Martin Beck nahm den Fahrstuhl zum dritten Stock, drückte den entsprechenden Zifferncode auf der Nummernscheibe draußen vor der Glastür, nickte dem Wachhabenden zu und ging in sein Dienstzimmer. Aus dem Aktenstapel auf dem Tisch sortierte er die Papiere heraus, die er mit in die Kungsholmsgatan nehmen wollte.
Auf dem Schreibtisch lag auch eine bunte Ansichtskarte, die einen Esel, eine Scheune, ein rundliches, schwarzäugiges kleines Mädchen mit einem Korb Apfelsinen und eine Palme zeigte. Sie kam von Mallorca, wo der Jüngste der Abteilung, Äke Stentström, seinen Urlaub verlebte. Adressiert war sie an »Martin Beck und die Jungens«. Martin Beck brauchte eine Weile, um das mit einem klecksenden Kugelschreiber Gekritzelte zu entziffern.

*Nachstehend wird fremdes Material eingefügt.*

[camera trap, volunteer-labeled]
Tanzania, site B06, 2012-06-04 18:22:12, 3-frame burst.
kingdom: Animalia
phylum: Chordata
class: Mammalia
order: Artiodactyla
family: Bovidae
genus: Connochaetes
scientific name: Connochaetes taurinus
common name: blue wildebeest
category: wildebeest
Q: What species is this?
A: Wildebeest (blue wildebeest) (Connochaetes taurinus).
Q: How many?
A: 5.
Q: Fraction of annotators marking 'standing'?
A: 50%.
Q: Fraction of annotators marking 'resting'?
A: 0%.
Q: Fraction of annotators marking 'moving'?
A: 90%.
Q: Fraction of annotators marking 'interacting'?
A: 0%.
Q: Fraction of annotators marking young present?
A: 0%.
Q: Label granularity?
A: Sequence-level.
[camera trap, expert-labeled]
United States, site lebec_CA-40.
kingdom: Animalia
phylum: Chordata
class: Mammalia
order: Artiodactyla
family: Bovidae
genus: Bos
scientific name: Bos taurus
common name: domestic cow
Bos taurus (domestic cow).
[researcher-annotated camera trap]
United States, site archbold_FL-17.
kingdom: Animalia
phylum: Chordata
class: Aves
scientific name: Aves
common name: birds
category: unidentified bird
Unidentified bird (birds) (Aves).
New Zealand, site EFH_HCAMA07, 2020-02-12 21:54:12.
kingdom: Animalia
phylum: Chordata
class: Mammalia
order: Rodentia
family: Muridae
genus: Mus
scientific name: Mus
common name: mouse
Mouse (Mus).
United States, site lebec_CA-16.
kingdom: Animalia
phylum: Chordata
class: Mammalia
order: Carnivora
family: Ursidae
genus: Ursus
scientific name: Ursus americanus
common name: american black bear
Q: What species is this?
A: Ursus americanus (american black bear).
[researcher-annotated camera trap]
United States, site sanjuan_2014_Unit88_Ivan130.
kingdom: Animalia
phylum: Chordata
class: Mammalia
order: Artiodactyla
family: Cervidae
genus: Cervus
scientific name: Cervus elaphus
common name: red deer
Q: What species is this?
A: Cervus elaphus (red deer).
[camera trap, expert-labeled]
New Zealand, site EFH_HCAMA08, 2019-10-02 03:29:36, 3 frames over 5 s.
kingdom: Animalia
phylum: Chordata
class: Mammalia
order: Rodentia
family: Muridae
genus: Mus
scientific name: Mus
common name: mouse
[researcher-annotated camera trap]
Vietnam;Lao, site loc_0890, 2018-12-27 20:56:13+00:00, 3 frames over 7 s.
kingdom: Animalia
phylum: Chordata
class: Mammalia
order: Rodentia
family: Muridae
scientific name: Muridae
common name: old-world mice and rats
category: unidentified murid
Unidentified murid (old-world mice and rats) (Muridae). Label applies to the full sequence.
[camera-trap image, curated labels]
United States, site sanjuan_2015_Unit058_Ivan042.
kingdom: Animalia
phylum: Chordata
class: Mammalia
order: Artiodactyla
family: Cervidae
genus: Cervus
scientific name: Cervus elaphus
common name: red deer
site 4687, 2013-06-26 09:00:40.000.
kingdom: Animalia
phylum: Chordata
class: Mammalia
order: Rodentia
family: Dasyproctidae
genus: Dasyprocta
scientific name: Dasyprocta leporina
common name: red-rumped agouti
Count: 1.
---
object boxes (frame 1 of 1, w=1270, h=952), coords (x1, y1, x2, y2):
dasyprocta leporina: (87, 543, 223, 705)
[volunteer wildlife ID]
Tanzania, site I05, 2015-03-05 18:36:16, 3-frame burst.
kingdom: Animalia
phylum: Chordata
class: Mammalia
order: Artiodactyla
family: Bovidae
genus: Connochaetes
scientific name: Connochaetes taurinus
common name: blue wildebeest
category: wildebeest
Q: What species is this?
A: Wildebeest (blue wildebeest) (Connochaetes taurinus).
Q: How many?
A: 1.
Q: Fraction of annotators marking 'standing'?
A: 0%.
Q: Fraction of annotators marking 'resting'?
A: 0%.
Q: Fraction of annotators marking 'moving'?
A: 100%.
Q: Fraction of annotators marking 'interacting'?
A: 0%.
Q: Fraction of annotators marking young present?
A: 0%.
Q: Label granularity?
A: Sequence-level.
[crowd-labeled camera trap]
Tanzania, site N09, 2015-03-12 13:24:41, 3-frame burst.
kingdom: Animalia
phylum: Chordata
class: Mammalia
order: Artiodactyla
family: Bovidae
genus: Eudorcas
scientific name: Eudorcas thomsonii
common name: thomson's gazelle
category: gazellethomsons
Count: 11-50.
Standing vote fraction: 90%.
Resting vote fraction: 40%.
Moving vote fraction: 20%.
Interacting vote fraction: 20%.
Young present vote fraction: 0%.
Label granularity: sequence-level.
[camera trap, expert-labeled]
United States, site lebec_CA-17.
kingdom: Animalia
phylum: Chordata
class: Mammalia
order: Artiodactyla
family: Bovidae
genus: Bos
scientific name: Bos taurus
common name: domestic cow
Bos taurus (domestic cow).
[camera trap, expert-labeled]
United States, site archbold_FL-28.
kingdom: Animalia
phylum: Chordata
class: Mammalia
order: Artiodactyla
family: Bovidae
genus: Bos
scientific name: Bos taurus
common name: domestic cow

Wundert Ihr Euch, wo alle schönen Mädchen geblieben sind? Sie müssen meinen Aufenthaltsort herausgekriegt haben. Wie kommt Ihr ohne mich zurecht? Schlecht, nehme ich an. Aber haltet aus, vielleicht komme ich zurück. Äke.
Martin Beck lächelte und stopfte die Karte in die Jackentasche. Dann setzte er sich hin, suchte die Rufnummer der Familie Oskars-son heraus und zog das Telefon zu sich heran.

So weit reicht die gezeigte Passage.